╔══
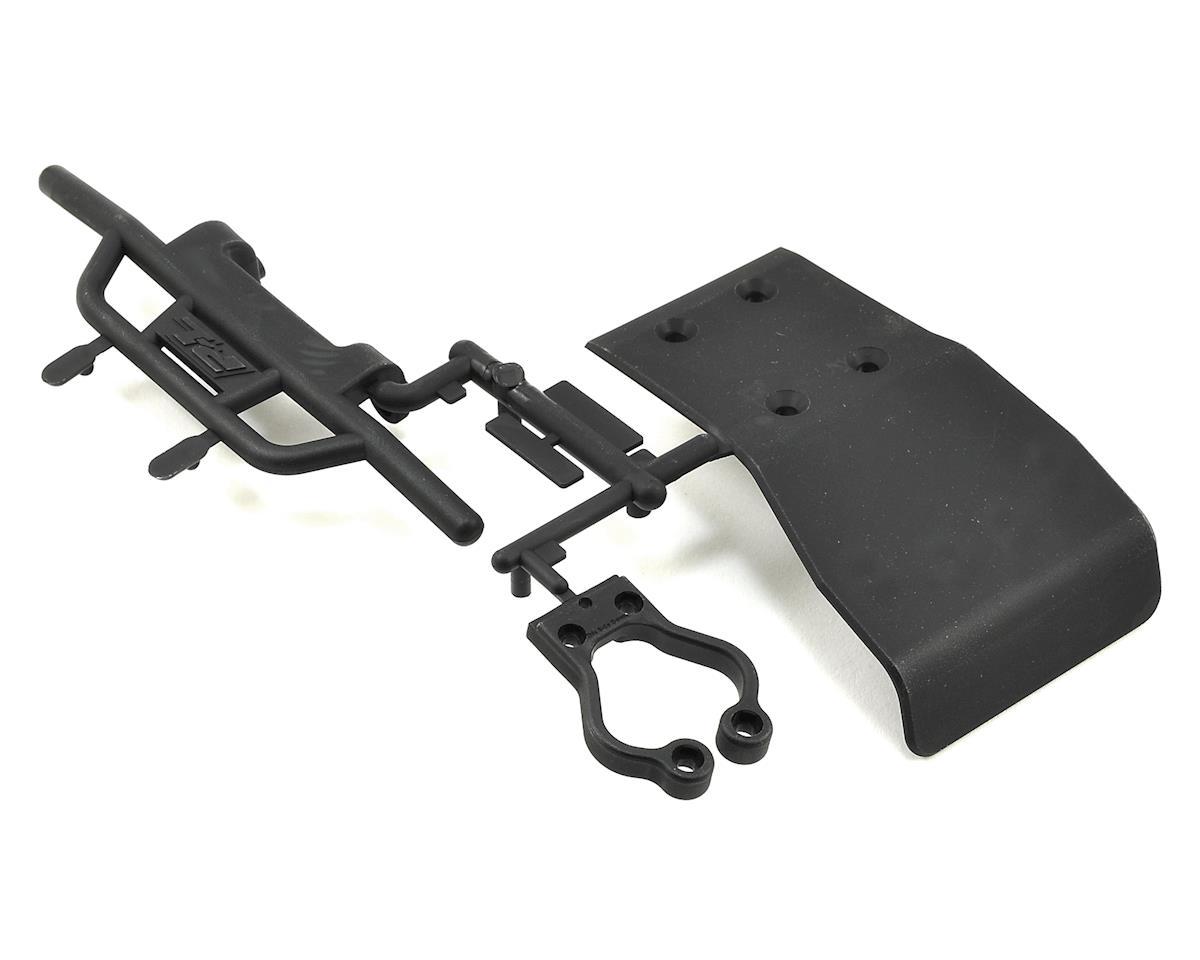 Pro-Line PRO-MT 4x4 Front Bumper Set | relatedproducts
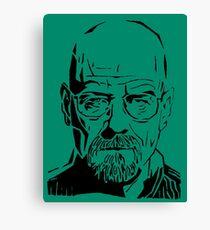 Breaking Bad - Heisenberg #00896-B Canvas Print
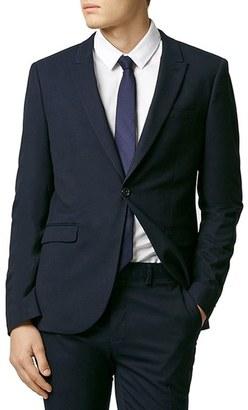 Men's Topman Skinny Fit Navy Blue Suit Jacket $280 thestylecure.com
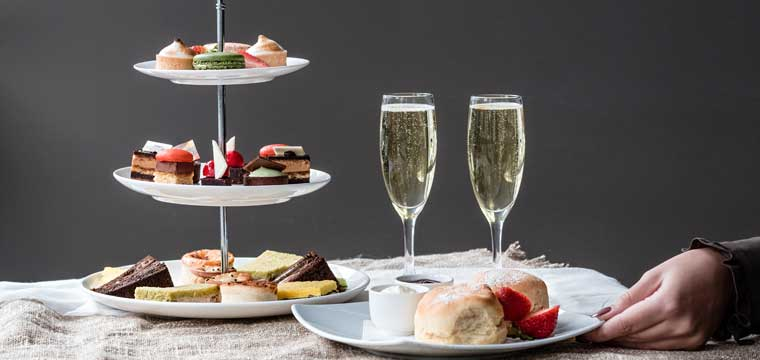 High Tea at Marriott Melbourne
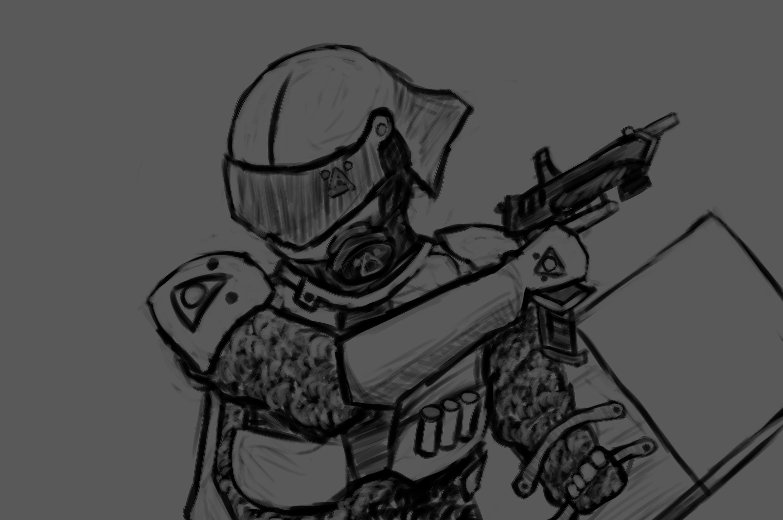 Pistol Knight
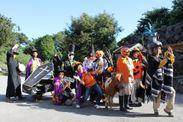 メキシカンハロウィンパレード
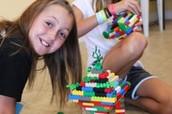 Engineering Fundamentals: Mine, Craft, Build-Lego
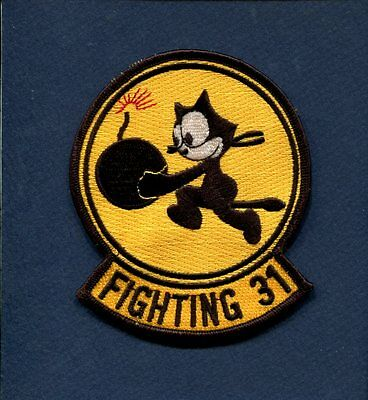 VF-31 VFA-31 TOMCATTERS FELIX US NAVY F-14 TOMCAT F-18 HORNET Squadron Patch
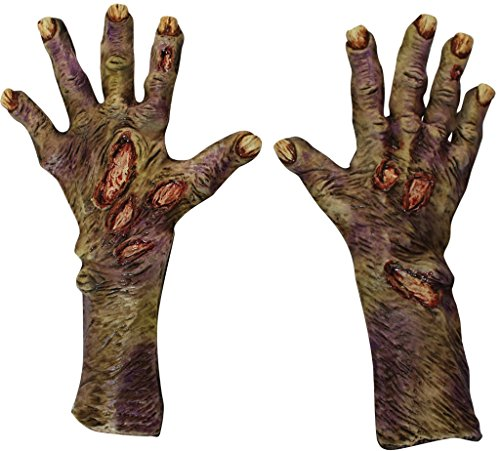 Long Rotted Zombie Gloves -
╚══
**What the task asks:**
Extract only the lines from the line containing "Breaking Bad - Heisenberg" through the final line of the listing above, unchanged; pictures stay out of the copy.

**Output:**
 Breaking Bad - Heisenberg #00896-B Canvas Print
 Men's Topman Skinny Fit Navy Blue Suit Jacket $280 thestylecure.com
 High Tea at Marriott Melbourne
 Pistol Knight
 メキシカンハロウィンパレード
 Engineering Fundamentals: Mine, Craft, Build-Lego
 VF-31 VFA-31 TOMCATTERS FELIX US NAVY F-14 TOMCAT F-18 HORNET Squadron Patch
 Long Rotted Zombie Gloves -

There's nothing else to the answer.